Over half of states have capitated managed long-term services and supports (MLTSS) programs.
- Most states already have adopted policies to follow the 2016 changes in the federal Medicaid managed care rule. For example, over three-quarters of capitated MLTSS states have network adequacy standards for HCBS providers, with time and distance as the most common.
- Value-based payment for HCBS is an emerging area of interest. Over one-quarter of capitated MLTSS states currently use VBP models, and more states are planning to do so.
States are working to implement new policies in response to federal laws and regulations affecting HCBS.
- Few states have fully implemented electronic visit verification (EVV) systems to date, with a majority of states reporting challenges in this area. EVV is required for personal care services in January 2020, and home health services in January 2023, though states can seek a one year exemption.

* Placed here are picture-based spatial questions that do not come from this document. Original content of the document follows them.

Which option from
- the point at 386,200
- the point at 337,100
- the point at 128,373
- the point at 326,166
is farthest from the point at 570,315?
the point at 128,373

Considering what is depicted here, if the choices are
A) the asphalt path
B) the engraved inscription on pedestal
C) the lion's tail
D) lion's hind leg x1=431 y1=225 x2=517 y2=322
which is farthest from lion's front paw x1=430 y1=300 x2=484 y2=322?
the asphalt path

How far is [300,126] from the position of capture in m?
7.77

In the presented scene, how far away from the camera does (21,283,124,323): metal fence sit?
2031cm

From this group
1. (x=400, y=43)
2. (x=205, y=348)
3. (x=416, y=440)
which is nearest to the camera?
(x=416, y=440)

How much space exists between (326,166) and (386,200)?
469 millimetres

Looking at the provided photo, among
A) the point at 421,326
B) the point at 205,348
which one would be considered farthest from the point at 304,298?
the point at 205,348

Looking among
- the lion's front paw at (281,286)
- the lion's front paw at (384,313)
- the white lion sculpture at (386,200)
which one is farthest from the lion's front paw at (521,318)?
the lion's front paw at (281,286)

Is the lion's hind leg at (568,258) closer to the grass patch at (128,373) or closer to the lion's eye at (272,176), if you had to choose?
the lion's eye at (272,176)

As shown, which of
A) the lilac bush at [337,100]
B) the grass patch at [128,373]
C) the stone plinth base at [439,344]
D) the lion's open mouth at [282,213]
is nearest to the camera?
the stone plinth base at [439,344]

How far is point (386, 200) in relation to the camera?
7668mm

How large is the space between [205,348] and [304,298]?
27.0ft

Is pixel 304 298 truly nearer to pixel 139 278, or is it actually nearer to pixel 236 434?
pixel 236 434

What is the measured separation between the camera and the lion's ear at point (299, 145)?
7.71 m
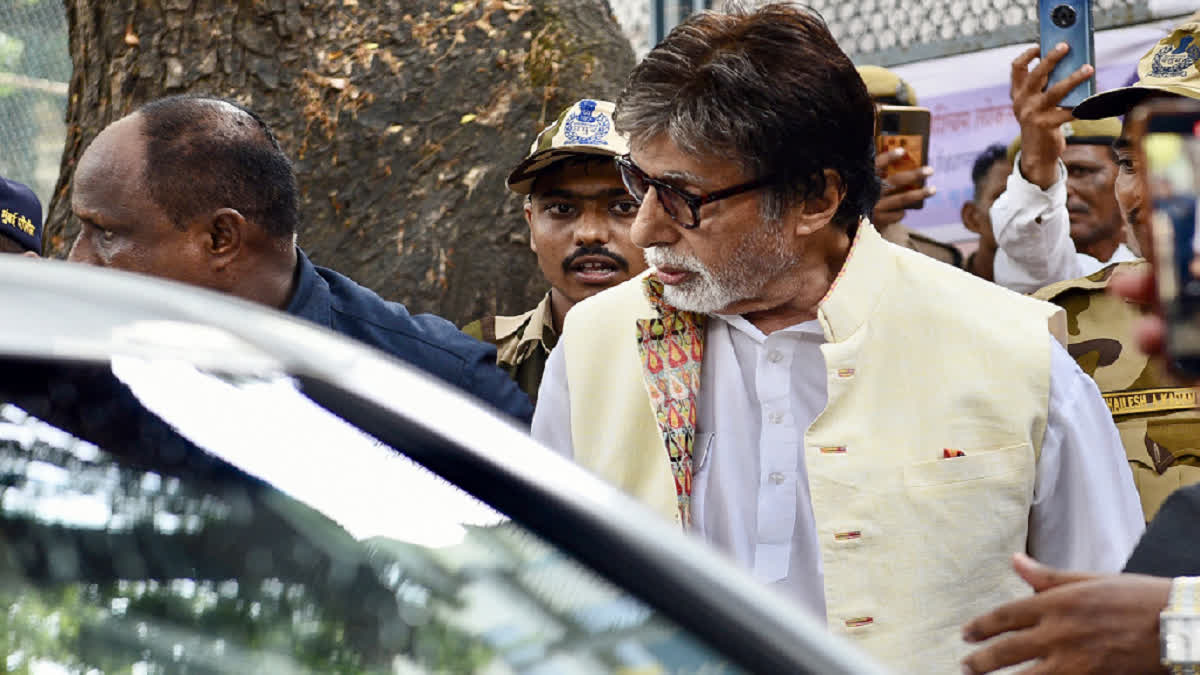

- Nearly all states already have or plan to change policy to meet CMS’s home and community-based settings rule. Most changes relate to settings that must be modified to continue to be used for Medicaid-funded HCBS, while 20 states have identified settings that cannot be modified and will require beneficiaries to relocate.
- Less than half of states already have or plan to restrict direct care worker hours or make other policy changes in response to the U.S. Department of Labor minimum wage and overtime rules. One-third of states have budgeted funds for worker overtime and/or travel time.
States will face increasing pressure to meet the health and LTSS needs of a growing elderly population in the near future. Understanding the variation in Medicaid HCBS state policies is important for analyzing the implications of this demographic change as well as the implications of a range of policy changes that could fundamentally restructure federal Medicaid financing or the larger U.S. health care system. For example, substantially cutting and capping the federal Medicaid funds available to states through a block grant or per capita cap could put pressure on states to eliminate optional covered populations and services, such as those that authorize and expand the availability of HCBS. While all states could face challenges in this scenario to varying degrees, those with certain characteristics – such as existing restrictive Medicaid policies; demographics like poverty, old age, or poor health status that reflect high needs; high cost health care markets; or low state fiscal capacity – could face greater challenges. On the other hand, moving to a Medicare-for-all system would eliminate existing state variation in favor uniform coverage of HCBS for all Americans. Unlike Medicaid, HCBS would be required and explicitly prioritized over institutional services under current Medicare-for-all proposals. As these policy debates develop, there will be continued focus on Medicaid’s role in providing HCBS for seniors and people with disabilities.